Extracted data entries
>>>>>
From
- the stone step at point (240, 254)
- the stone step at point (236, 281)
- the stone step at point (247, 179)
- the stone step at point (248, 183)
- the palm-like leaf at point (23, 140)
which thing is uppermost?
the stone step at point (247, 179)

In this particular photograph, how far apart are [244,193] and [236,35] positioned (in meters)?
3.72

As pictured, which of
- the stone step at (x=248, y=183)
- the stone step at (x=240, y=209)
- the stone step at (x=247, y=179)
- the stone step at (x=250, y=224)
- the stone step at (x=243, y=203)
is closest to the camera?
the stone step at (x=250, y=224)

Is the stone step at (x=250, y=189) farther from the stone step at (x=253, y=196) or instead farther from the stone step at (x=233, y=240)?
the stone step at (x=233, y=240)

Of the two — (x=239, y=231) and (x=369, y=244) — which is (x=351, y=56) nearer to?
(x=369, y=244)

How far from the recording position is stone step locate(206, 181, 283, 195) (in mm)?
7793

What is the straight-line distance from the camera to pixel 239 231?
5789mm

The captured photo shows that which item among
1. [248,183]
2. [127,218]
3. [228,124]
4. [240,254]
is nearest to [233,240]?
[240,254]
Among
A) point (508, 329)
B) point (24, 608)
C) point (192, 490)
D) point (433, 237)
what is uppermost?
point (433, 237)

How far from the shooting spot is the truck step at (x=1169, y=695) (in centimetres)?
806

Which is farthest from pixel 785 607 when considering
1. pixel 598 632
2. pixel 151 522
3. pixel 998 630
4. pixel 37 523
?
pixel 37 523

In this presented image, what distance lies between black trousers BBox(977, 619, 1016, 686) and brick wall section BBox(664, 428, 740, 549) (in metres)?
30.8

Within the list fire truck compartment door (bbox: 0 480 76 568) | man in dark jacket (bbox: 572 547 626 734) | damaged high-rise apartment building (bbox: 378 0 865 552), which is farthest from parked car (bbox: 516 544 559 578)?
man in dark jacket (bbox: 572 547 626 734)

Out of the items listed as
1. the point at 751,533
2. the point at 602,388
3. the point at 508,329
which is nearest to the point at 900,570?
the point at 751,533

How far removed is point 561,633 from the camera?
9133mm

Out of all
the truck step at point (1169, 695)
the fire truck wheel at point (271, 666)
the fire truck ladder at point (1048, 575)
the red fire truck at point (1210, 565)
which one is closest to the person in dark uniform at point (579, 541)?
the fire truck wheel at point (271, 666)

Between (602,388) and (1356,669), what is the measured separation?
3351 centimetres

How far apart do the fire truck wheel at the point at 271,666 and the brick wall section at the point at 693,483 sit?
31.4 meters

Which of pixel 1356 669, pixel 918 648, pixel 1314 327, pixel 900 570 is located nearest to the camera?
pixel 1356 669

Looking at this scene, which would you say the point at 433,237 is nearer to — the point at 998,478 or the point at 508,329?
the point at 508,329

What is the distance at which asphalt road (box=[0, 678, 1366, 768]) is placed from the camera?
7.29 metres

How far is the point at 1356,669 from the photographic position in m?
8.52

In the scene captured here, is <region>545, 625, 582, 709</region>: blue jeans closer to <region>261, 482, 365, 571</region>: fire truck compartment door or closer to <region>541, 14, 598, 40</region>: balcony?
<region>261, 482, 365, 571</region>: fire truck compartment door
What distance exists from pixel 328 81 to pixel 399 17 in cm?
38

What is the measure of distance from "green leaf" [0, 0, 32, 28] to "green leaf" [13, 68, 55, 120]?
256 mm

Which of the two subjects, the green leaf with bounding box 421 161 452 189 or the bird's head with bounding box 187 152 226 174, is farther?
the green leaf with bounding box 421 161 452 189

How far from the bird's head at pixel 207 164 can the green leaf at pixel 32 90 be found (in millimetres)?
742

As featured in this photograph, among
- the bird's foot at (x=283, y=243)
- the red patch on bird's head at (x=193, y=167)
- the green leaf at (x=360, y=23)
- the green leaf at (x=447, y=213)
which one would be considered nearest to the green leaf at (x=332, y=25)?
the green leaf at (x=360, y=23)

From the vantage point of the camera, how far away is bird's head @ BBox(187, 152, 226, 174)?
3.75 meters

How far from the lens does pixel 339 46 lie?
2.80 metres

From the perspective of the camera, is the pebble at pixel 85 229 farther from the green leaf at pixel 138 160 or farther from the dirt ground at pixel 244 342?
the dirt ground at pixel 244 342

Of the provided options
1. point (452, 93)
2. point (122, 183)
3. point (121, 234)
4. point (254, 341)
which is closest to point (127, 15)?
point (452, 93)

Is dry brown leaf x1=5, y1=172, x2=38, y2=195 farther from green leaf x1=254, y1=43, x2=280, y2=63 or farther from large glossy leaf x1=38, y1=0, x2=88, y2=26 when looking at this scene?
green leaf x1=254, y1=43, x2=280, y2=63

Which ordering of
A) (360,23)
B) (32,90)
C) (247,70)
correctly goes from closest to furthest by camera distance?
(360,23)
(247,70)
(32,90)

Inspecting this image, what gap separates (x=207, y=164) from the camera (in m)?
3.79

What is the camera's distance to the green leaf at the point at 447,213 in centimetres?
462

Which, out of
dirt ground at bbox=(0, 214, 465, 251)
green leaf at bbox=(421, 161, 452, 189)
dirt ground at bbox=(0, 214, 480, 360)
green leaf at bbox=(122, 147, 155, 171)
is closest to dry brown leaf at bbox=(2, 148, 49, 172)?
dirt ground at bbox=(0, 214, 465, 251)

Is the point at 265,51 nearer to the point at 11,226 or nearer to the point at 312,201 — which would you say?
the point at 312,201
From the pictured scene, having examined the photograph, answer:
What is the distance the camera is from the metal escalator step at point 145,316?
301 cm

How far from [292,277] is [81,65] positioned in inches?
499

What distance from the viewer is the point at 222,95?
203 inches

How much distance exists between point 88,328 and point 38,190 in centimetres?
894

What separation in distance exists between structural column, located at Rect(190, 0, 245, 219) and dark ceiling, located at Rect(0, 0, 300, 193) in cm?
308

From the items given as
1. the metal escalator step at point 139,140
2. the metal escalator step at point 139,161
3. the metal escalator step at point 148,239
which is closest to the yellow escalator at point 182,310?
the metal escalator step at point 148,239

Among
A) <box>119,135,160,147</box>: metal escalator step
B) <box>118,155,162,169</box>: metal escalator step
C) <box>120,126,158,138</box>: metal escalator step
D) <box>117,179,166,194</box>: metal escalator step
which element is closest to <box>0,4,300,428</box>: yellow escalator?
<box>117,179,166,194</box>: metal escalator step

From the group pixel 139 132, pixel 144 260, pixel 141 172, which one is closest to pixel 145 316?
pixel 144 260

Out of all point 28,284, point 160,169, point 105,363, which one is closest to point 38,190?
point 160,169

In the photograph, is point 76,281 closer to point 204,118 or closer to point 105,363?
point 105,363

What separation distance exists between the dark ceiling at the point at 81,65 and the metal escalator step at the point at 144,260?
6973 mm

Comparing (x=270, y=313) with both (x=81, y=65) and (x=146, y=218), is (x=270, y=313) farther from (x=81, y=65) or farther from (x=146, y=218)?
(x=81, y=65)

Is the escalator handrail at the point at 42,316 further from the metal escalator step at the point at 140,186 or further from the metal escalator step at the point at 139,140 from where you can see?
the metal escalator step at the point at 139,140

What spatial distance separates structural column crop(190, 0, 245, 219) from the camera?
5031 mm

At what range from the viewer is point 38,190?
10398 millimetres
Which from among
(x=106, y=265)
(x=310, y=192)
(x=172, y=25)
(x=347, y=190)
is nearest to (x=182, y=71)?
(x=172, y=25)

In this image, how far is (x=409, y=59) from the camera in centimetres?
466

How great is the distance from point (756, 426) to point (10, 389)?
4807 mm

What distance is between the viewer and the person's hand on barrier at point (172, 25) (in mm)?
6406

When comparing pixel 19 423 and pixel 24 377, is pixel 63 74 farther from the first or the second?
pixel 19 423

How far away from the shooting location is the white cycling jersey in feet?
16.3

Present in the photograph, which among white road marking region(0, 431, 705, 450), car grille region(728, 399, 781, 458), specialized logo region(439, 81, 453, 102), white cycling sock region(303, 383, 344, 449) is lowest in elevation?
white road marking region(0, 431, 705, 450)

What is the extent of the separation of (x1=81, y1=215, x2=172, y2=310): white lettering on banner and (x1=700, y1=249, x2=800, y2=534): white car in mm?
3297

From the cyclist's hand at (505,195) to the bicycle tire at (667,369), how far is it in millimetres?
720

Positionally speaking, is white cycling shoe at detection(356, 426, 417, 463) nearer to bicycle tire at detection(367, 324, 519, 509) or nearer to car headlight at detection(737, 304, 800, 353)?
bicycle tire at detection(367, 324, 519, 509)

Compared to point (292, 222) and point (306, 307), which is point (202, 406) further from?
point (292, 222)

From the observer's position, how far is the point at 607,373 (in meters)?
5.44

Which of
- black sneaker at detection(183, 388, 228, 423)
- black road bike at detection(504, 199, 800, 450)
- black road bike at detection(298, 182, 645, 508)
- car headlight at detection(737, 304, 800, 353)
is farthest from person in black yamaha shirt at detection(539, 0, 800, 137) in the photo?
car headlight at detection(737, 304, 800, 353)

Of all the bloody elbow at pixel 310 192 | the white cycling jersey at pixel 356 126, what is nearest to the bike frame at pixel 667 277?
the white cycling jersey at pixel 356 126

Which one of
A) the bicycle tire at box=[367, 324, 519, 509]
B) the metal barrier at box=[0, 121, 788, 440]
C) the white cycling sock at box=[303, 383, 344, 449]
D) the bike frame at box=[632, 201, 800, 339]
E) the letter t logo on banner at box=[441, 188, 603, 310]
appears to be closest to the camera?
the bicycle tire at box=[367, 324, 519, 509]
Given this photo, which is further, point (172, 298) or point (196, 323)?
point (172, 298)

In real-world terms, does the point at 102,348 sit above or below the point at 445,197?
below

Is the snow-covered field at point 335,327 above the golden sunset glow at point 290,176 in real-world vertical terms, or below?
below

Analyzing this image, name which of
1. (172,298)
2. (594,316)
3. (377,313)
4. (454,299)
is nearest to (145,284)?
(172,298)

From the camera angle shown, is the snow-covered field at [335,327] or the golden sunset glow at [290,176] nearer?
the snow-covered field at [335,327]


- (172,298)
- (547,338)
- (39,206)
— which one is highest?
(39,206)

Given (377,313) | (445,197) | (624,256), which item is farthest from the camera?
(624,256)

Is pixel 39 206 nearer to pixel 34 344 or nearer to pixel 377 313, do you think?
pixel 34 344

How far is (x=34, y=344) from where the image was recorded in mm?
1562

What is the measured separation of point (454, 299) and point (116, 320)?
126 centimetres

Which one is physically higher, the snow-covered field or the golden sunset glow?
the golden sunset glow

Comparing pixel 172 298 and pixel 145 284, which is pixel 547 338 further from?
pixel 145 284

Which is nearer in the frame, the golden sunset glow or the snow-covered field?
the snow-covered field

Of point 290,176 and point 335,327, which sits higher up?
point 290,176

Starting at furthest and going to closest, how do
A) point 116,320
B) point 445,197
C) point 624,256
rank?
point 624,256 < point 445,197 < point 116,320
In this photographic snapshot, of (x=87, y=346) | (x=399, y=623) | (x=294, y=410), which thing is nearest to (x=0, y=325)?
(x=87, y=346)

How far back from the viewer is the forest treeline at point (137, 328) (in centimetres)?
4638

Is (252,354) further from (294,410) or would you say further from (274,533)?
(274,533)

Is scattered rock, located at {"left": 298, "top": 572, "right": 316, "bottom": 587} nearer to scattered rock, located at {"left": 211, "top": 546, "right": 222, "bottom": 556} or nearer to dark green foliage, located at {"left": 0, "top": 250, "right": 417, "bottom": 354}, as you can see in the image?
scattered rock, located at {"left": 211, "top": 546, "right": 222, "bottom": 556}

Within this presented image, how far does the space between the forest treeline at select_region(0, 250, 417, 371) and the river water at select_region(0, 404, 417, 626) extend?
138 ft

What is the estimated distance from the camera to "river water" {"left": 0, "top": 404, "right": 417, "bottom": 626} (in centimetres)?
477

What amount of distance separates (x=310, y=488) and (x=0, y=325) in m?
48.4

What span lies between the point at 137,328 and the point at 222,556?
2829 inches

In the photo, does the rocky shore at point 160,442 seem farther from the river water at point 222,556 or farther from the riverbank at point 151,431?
<<<<<
- **Do this**: Return precisely the lines of the records, starting with the line that holds "Within this presented" and ending with the last one.

- **Correct answer**:
Within this presented image, how far does the space between the forest treeline at select_region(0, 250, 417, 371) and the river water at select_region(0, 404, 417, 626) extend?
138 ft

What is the estimated distance from the camera to "river water" {"left": 0, "top": 404, "right": 417, "bottom": 626} (in centimetres)?
477

What amount of distance separates (x=310, y=488) and (x=0, y=325) in m?
48.4

What span lies between the point at 137,328 and the point at 222,556?
2829 inches

In the photo, does the rocky shore at point 160,442 seem farther from the river water at point 222,556 or farther from the riverbank at point 151,431?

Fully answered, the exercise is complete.